La contundencia de estos dos éxitos no dejó lugar a dudas, Laemmle quedó convencido de que ése era el camino a seguir, y desde aquel preciso instante comenzó a forjarse una de las grandes épocas doradas para el cine de terror que, vista en perspectiva, fue monopolizada casi en exclusiva por una sola productora, como décadas más tarde ocurriría con la británica Hammer. Carl Laemmle Jr. estructuró todo un equipo, tanto técnico como artístico, que se dedicó a la producción de una serie de películas que siguiendo una línea muy definida, llevó a cabo la instauración del terror como género cinematográficos.


Tras Drácula y el monstruo de Frankenstein, otros fueron los monstruos clásicos que pasaron a engrosar la nómina de Universal: el fantasma de la Ópera, el hombre invisible, la momia y el hombre lobo principalmente, aunque en el caso del licántropo, pese a que sus dos primeras incursiones en la pantalla a manos de Universal, El lobo humano (Stuart Walker, 1935) y El hombre lobo (George Waggner, 1941), fueran realmente simpáticas y correctas, no llegaron nunca a destilar la magia y el encanto que consiguieron los dos monstruos que abrieron la veda. Hubo que esperar hasta La maldición del hombre lobo (Terence Fisher, 1961) para que los aficionados encontráramos la obra maestra, solitaria, eso sí, que le personaje merecía.

 
 ← Cartel italiano de El hombre lobo, uno de los monstruos clásicos que más tardarían en iniciar su particular ciclo y posiblemente el que menos logros terminó por dar entre todos sus socios terroríficos. 



Todos estos personajes dieron pie a varios ciclos que, finalmente, tras una etapa de relativo abandono del género por parte de Universal, volverían de nuevo. Eso sí, para caer en una dinámica de agotamiento de los distintos personajes, terminando con lo que se ha venido llamando cóctel de monstruos, donde en una misma película se reunían de forma habitualmente delirante varios de ellos, especialmente Drácula, el monstruo de Frankenstein y el hombre lobo; delirios previos a la posterior autoparodia perpretada en las películas del ciclo protagonizado por los cómicos Abbott y Costello.
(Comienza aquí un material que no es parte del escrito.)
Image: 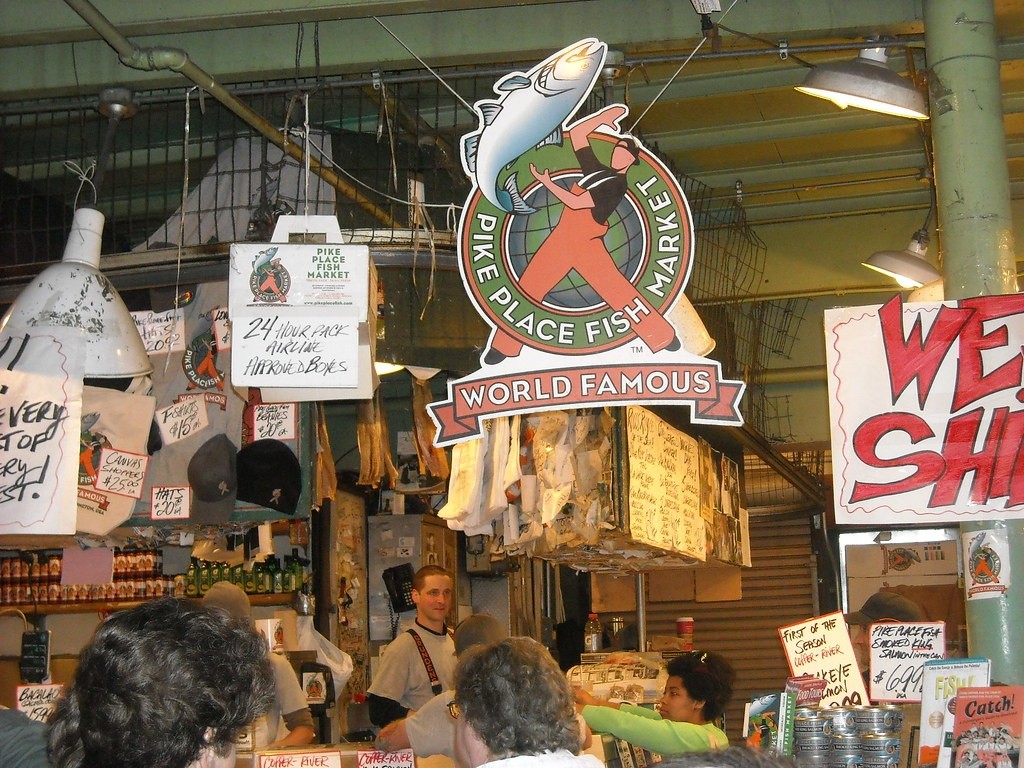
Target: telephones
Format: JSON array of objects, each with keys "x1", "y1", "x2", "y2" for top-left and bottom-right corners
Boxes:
[{"x1": 382, "y1": 563, "x2": 419, "y2": 612}]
Sin duda, el cóctel de monstruos de mayor valía es La zíngara y los monstruos (House of Frankenstein, Erle C. Kenton, 1944), un auténtico pastiche dotado en su primera mitad de un considerable encanto, absolutamente carente de prejuicios y sentido del ridículo, con un Boris Karloff en el papel del falso Lampini, acompañado de su contrahecho ayudante Daniel, interpretado por J. Carrol Naish, que en verdad son una pura delicia. En realidad se trata de una película cuya estructura podríamos considerar compuesta de disimulados sketches, protagonizando el primero de ellos un conde Drácula con sombrero de copa al que da vida John Carradine, siendo éste precisamente el fragmento más divertido y de mayor brío del conjunto, y no precisamente por la presencia de Carradine. A partir de ahí decae mucho la trama, que se va arrastrando a través de una serie de tópicos protagonizados por un soso hombre lobo (Lon Chaney Jr.) a quien acompaña un monstruo de Frankenstein de lo más risible.

Boris Karloff como el Dr. Gustav Niemann y John Carradine como el conde Drácula en La zíngara y los monstruos.

Tal y como sucedió posteriormente desde finales de los cincuenta con Hammer, el cine de terror de la Universal, que dominó las décadas de los treinta y cuarenta, marcó una época de indiscutible trascendencia para el posterior desarrollo del género. Dejando a un lado, por obvio, la menor o mayor calidad de sus componentes, existen dos etapas claramente diferenciadas en el reinado de la productora, cuyo punto de inflexión sería precisamente el momento en que la compañía comenzó a tener ciertas dificultades financieras que ya en 1936 desembocarían en la necesidad de venderla, con la consiguiente desvinculación de Carl Laemmle Jr. del negocio. Ante esta situación, éste no tuvo más remedio que convertirse en productor independiente por un tiempo, hasta que el fracaso en su empeño le obligó a abandonar el mundo del cine. A partir de ahí, ya llegarían las secuelas más mediocres, a excepción de la apreciable La sombra de Frankenstein (Son of Frankenstein, Rowland W. Lee, 1939), seguidas de cerca por los ya repetidamente citados cócteles de monstruos y la posterior entrada en la escena terrorífica de los cómicos Abbott y Costello, momento en el cual podemos dar por terminada la época dorada del cine de terror  clásico de la Universal.